Première leçon à tirer du cas Elon Musk : l’économie américaine s’appuie encore sur un puissant marché financier avec des règles, dont il serait dangereux pour les sociétés qui y sont cotées de s’affranchir. La deuxième leçon à tirer, c’est justement la pesanteur de ces règles car le geste d’Elon Musk souligne en fait son regret d’être coté en bourse : la volatilité des cours représente une distraction inutile pour les salariés, l’obligation de publier des résultats trimestriels force au court-termisme dans les entreprises, ce qui peut entraver leur développement, etc… Ainsi, son geste a mis le projecteur sur les récriminations proférées à l’encontre des marchés financiers : leur lourdeur administrative, leur réglementation tatillonne, leur obligation de transparence, au risque que la communication des sociétés contribue à dévoiler des secrets à leurs concurrents.
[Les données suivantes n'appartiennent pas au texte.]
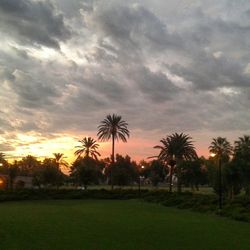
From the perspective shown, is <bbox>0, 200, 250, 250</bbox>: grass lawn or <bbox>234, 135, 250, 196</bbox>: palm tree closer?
<bbox>0, 200, 250, 250</bbox>: grass lawn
De fait le nombre de sociétés cotées diminue dans le monde, et notamment sur le marché phare américain : d’environ 7300 en 1995, le nombre de sociétés cotées y est aujourd’hui inférieur à 4000. Et la tendance n’est pas prête de s’inverser avec l’assèchement des introductions en bourse. Et il y a des bonnes raisons à cela. Il y a pléthore d’argent dans le private equity qui est prêt à financer le développement des entreprises bien au-delà de ce qu’il faisait auparavant. Et d’ailleurs, on compte aujourd’hui des dizaines de licornes (entreprises dont la valeur dépasse le milliard de dollars) qui ne sont pas cotées, et dont certaines, aux noms familiers comme Uber ou Airbnb, pèsent même plusieurs dizaines de milliards de dollars.

C’est que la valeur des entreprises repose aujourd’hui davantage sur les idées que sur les immobilisations lourdes en infrastructures et en équipements. La plupart des entreprises disruptives ont donc moins besoin de capital et ont face à eux des investisseurs institutionnels, fonds de pension, compagnies d’assurance, etc. prêts à y investir sans passer par la bourse.

La troisième leçon du cas Musk, c’est que le pouvoir a changé de mains, il n’est plus dans celles des fournisseurs de capital mais dans celles de ses utilisateurs. C’est ce qui a provoqué la tentative avortée du petit génie de la finance qu’est aussi Elon Musk.